_TASK DETAILS:_ Copy, without a single change, each line from the one that holds "Watch and share" to the bottom of the entries below, and drop any pictures.

_INFORMATION SHOWN:_
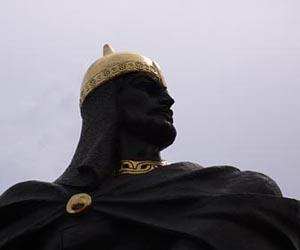 Пам'ятки Коростеня Житомирської області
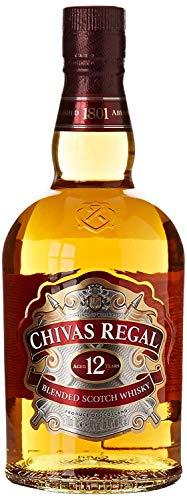 Chivas Regal Scotch Whisky 12 ans 70 cl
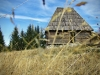 Balkan pearls - mauntain hut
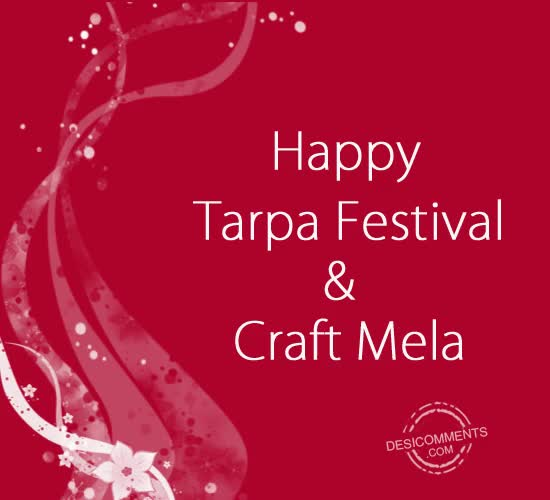 Watch and share Picture: Wishing You A Very Happy Tarpa Festival And Craft Mela GIFs on Gfycat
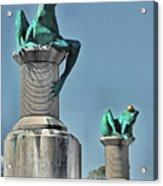 Willimantic Frogs Acrylic Print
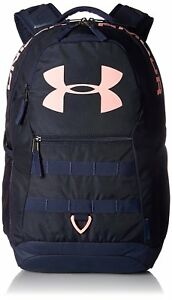 Under Armour UA Big Logo 5.0 Back to School Backpack Midnight NavyCape Coral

_SOLUTION FOR THIS TASK:_
 Watch and share Picture: Wishing You A Very Happy Tarpa Festival And Craft Mela GIFs on Gfycat
 Willimantic Frogs Acrylic Print
 Under Armour UA Big Logo 5.0 Back to School Backpack Midnight NavyCape Coral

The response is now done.